═══ Selected extract ═══
# Delta Mid Lathe Parts Help



## DHappold (Feb 28, 2013)

I have a Delta Midi Lathe 46-250 and have a parts problem.  The lever(s),  (Part Number: 899960) which adjusts the motor height, tool rest height and locks the tailstock are broken and a search of replacement sites has been fruitless, "no longer manufactured".  Any suggestions as to how I get a replacement would be appreciated.  I'm getting tired of adjusting the lathe with pliers.
Thanks, 
Duane


----------



## robersonjr (Feb 28, 2013)

Duane, what size thread is that, I have what looks an identical part but it depends on the bolt and thread size. Robbie 775-217-0721


----------



## DHappold (Mar 1, 2013)

Not sure about thread size will have to go to local Ace and have them tell me


----------



## robersonjr (Mar 1, 2013)

Let me know Duane.


----------



## robersonjr (Mar 2, 2013)

Duane, the handle I have is 3/8 by 16 thread. ot sure if the picture will show up. Well I guess they will not post, I am not sure how to list the URL of a picture. sorry


----------



## Curly (Mar 2, 2013)

Have you looked at the various tool companies like Lee Valley, Rockler, Woodcraft, et cetera? They have various handles and knobs to make jigs with that could fit.

http://www.rockler.com/product.cfm?page=1571&site=ROCKLER


----------



## TellicoTurning (Mar 3, 2013)

robersonjr said:


> Duane, what size thread is that, I have what looks an identical part but it depends on the bolt and thread size. Robbie 775-217-0721



Those slip handles on those bolts are made of some type of soft cast metal... what I've called "Pot metal"... the threads wear down pretty quickly.... had it happen on my banjo for my Jet 1442.... I got a 1/4 x 20 bolt (same thread as original) and turned a handle from hickory, drilled a hole half way through the handled just the size of the bolt head, then epoxied it in place... you may have to grind down the end of the bolt so it stops where you want it to, but works great.


----------



## TellicoTurning (Mar 3, 2013)

DHappold said:


> Not sure about thread size will have to go to local Ace and have them tell me



Take the old bolt with you... they'll have a board with various thread testers somewhere in the store...


----------



## TellicoTurning (Mar 3, 2013)

Curly said:


> Have you looked at the various tool companies like Lee Valley, Rockler, Woodcraft, et cetera? They have various handles and knobs to make jigs with that could fit.
═══ Dataset rows ═══
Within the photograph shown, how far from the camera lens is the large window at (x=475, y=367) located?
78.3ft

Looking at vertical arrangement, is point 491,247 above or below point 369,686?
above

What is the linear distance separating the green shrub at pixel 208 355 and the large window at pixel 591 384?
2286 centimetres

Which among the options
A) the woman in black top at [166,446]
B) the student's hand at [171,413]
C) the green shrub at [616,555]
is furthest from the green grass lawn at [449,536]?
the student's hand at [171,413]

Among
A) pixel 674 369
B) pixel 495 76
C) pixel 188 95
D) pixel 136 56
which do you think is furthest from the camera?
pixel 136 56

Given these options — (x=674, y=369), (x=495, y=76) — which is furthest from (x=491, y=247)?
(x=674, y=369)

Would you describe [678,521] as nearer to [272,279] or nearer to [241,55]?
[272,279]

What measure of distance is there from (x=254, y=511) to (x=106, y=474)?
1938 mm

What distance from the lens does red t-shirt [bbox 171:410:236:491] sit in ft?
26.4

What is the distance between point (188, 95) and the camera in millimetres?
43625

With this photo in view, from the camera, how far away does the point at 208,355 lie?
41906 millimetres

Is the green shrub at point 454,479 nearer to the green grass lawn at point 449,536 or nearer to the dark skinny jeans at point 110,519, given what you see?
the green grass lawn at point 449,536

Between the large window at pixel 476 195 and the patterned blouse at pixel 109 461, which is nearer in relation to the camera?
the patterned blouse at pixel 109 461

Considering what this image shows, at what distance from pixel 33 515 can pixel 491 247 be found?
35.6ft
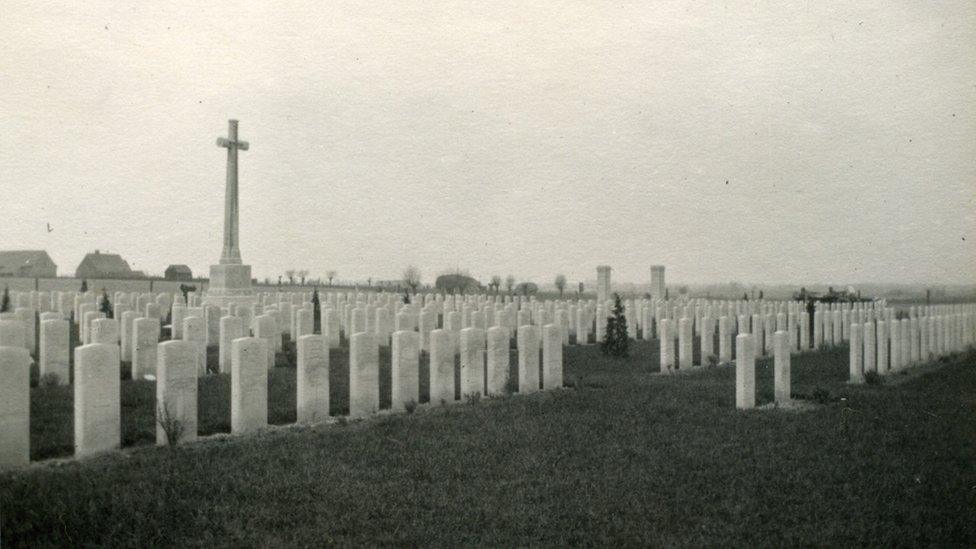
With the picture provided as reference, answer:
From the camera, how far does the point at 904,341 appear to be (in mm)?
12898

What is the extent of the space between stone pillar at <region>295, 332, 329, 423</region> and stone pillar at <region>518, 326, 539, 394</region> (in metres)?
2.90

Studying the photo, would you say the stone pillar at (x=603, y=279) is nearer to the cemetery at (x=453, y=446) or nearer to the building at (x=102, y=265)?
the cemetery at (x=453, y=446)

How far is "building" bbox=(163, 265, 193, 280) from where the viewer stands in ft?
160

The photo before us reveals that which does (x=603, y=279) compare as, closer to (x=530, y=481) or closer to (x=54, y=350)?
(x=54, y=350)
═══
═══ Dataset rows ═══
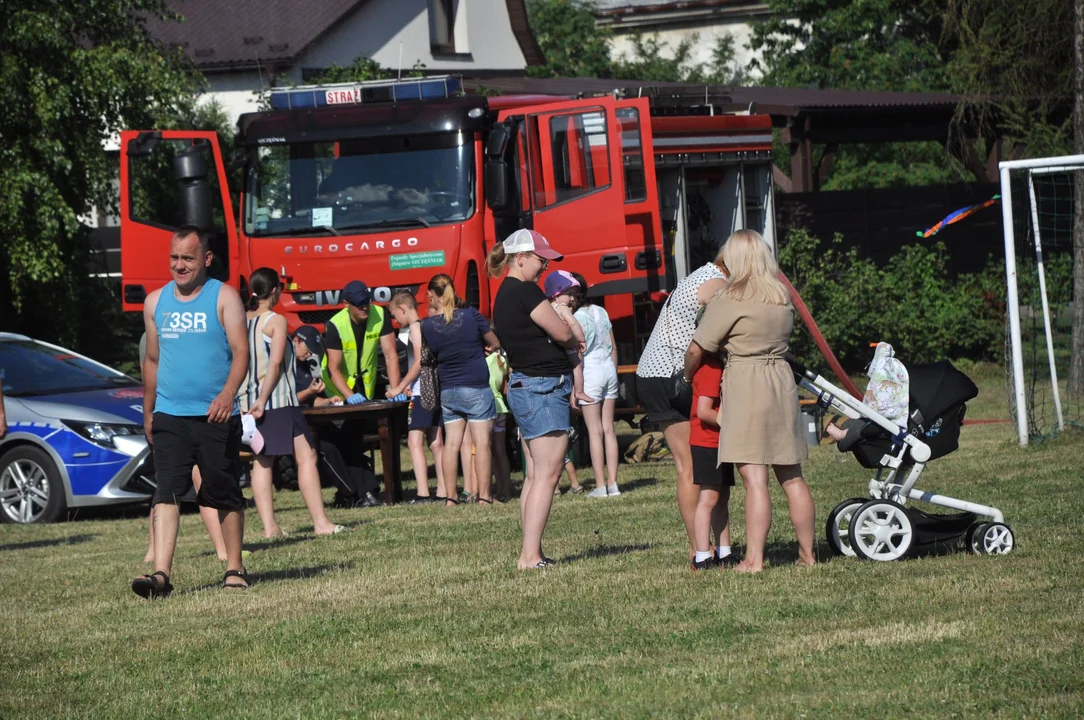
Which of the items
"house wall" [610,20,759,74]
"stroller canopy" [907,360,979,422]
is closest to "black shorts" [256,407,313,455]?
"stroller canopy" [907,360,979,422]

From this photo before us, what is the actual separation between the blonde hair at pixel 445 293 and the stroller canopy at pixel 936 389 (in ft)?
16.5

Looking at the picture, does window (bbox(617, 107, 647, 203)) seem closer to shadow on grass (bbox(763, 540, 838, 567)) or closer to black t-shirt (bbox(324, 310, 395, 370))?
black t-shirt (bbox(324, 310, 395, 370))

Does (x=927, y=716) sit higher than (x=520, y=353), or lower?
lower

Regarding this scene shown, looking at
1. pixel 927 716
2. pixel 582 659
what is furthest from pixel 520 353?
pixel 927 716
═══
═══ Dataset rows ═══
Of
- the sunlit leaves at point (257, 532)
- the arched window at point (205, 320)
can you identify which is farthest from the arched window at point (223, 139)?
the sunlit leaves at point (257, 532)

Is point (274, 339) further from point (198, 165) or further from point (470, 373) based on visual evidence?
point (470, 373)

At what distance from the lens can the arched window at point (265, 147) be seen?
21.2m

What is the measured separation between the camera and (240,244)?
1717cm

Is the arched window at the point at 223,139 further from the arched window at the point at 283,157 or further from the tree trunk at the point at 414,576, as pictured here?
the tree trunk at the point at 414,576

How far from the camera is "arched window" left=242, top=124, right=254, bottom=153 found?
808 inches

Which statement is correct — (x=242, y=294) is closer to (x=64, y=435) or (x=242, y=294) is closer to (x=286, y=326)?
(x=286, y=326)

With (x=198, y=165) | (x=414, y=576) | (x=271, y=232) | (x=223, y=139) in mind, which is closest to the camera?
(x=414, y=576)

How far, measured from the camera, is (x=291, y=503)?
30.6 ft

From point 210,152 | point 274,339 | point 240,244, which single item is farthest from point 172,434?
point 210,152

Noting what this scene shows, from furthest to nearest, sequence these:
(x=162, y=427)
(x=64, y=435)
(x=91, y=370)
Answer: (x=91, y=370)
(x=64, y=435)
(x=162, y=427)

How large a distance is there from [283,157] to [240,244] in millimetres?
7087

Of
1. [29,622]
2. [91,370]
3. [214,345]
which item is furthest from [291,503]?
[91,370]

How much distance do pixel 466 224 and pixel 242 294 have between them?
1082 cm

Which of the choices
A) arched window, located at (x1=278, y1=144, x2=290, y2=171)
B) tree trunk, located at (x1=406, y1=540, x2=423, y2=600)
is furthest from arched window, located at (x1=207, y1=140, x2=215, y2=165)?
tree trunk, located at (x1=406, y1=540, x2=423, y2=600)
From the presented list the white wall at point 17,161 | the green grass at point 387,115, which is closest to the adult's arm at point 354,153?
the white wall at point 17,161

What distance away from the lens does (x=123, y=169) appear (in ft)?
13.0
═══
Direction 1: From the Delta lathe parts thread above, extract the passage between "## DHappold (Feb" and "robersonjr (Feb 28, 2013)", inclusive.
Direction 2: List the usernames of everyone who posts in the Delta lathe parts thread above.
Direction 3:
Answer these questions about the Delta lathe parts thread above:
(a) What is the part number of the broken lever?
(b) What thread size is the handle robersonjr has?
(c) What wood did TellicoTurning turn a replacement handle from?

Exercise result 1:
## DHappold (Feb 28, 2013)

I have a Delta Midi Lathe 46-250 and have a parts problem.  The lever(s),  (Part Number: 899960) which adjusts the motor height, tool rest height and locks the tailstock are broken and a search of replacement sites has been fruitless, "no longer manufactured".  Any suggestions as to how I get a replacement would be appreciated.  I'm getting tired of adjusting the lathe with pliers.
Thanks, 
Duane


----------



## robersonjr (Feb 28, 2013)

Exercise result 2:
DHappold
robersonjr
Curly
TellicoTurning

Exercise result 3:
(a) 899960
(b) 3/8 by 16
(c) Hickory